Grenache and Food in the Old and New Worlds
Grenache based wines are food friendly and pair well with a wide variety of cuisines. When done well, single varietal Grenache offers a rich core of fruit with good acidity and balance and just the right amount of tannins to match well with many different dishes without overpowering them. When blended with other grapes, such as Syrah (Shiraz) and Mourvèdre (Mataro), the Grenache blend takes on a floral fruity character with the depth of flavor, peppery spice and earthy character that enables it to be paired well with a wide range of foods and preparations. As we discovered in doing the research for our Report #39 The Best of Grenache, Grenache-based wines are among the most versatile wines for pairing with food. Following are some fine examples of the many ways Grenache is paired with food in France, Spain, Australia, California and Washington State.
France. In the Rhone and elsewhere in France, the French generally pair Châteaneuf-du-Pape, Gigondas, and other Grenache-based wines with beef, lamb, rabbit and game birds. The preferred preparations are grilling and braising, the latter consisting of rich aromatic stews (daubes and civets) slowly cooked with fresh vegetables; casseroles of potato gratin layered with wild mushrooms; and roasted root vegetables in olive oil with basil, herbes de Provence, and wine. Grenache-based wines also pair well with Mediterranean dishes, while the absence of new oak in the wines means they can be enjoyed with lighter dishes such as fish and veal.
Grenache is also paired with chicken and black olives or squabs rubbed with anise or garlic, wrapped in bacon and in a myriad of other preparations. In its fruit forward and aromatic guise, Grenache is paired with highly aromatic and seasoned dishes containing garlic, herbes de Provence, rosemary, thyme, etc. and Mediterranean dishes that contain sweet duck, venison, peppers, eggplant, and olives. In fact, the French term for the local Mediterranean wild herbs, ‘garrigue’, is often used by experienced tasters to describe the flavor nuances of Grenache
Spain.
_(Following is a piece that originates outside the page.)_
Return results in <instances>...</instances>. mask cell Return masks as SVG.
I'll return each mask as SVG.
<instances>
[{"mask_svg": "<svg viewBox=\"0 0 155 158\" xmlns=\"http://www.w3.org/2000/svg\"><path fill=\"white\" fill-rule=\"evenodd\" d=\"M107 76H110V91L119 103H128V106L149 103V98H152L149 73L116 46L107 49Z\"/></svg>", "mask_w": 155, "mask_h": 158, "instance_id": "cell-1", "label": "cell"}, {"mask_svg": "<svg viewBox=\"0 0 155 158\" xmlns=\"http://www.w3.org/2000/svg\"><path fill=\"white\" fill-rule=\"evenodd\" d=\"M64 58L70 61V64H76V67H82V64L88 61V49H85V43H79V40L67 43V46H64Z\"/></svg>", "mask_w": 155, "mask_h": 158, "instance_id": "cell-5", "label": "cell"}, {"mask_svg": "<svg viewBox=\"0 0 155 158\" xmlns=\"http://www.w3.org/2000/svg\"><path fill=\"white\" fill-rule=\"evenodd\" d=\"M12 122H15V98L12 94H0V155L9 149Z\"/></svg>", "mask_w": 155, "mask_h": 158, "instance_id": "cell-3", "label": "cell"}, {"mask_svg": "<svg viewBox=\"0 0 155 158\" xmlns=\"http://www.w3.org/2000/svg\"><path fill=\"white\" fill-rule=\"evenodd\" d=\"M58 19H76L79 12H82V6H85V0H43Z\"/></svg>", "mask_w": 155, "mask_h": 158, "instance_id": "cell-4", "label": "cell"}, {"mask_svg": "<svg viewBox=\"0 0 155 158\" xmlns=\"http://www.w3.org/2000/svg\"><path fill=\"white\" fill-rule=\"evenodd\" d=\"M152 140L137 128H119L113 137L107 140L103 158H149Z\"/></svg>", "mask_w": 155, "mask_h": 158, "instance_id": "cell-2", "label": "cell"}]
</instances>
The Spanish pair Garnacha-based wines with a wide variety of foods ranging from simple tapas to more elaborate dishes. Simple, single varietal rosés (rosados) and other fruity Garnachas are very popular throughout Spain and are often the preferred wine for pairing with an endless variety of tapas, chorizos, garlic-infused pollo al ajillo, tortilla de patatas, grilled sardines etc. A light peppered style Grenache can be a wonderful accompaniment to gazpacho. For somewhat more complex chicken, fish and pork dishes, oxtail and other stews, and paella, more complex and earthy Garnachas or Garnacha blends, like Priorats, are a favorite choice.
Australia. Australians enjoy Grenache with a wide range of seasonal produce and classical cuisines. Rabbit and pork sausage or slow roasted pork, red roast duck with plum and other fruit glazes or duck confit with cherries, boned quail with wild mushrooms, grain fed chicken, pan fried veal chops, and mushroom pie are just some examples. We should not forget the Aussies’ love of a good barbecue, of course, where the sweet/spicy marinades are just perfect for the flavors Grenache brings to the table. Fresh fish such as snapper and marlin prepared with fresh herbs and berries are a favorite accompaniment as is smoked fish. The rich and flavorful old vines Grenaches and some GSMs (Grenache-Shiraz-Mourvèdre) pair beautifully with game meats served with a raspberry or sour cherry sauce or glaze.
California and Washington. Grenache in its various guises pairs beautifully with California and Washington State cuisine. It is regularly served with roasts of veal and lighter meats and poultry accompanied by various fruit sauces. It is also often paired with roasted salmon, ahi tuna, and other fish dishes that are served with caramelized onions and other vegetables, as well as lentils, eggplants, mushrooms, herbs and root vegetables. Asian style grilled squab and other grilled dishes with Asian spice aromas and marinades play well with Grenache. These might include Thai-style grilled lamb with raspberry-Mango relish, pork tenderloin with pomegranate sauce and countless other dishes provided they are not too heavily spiced.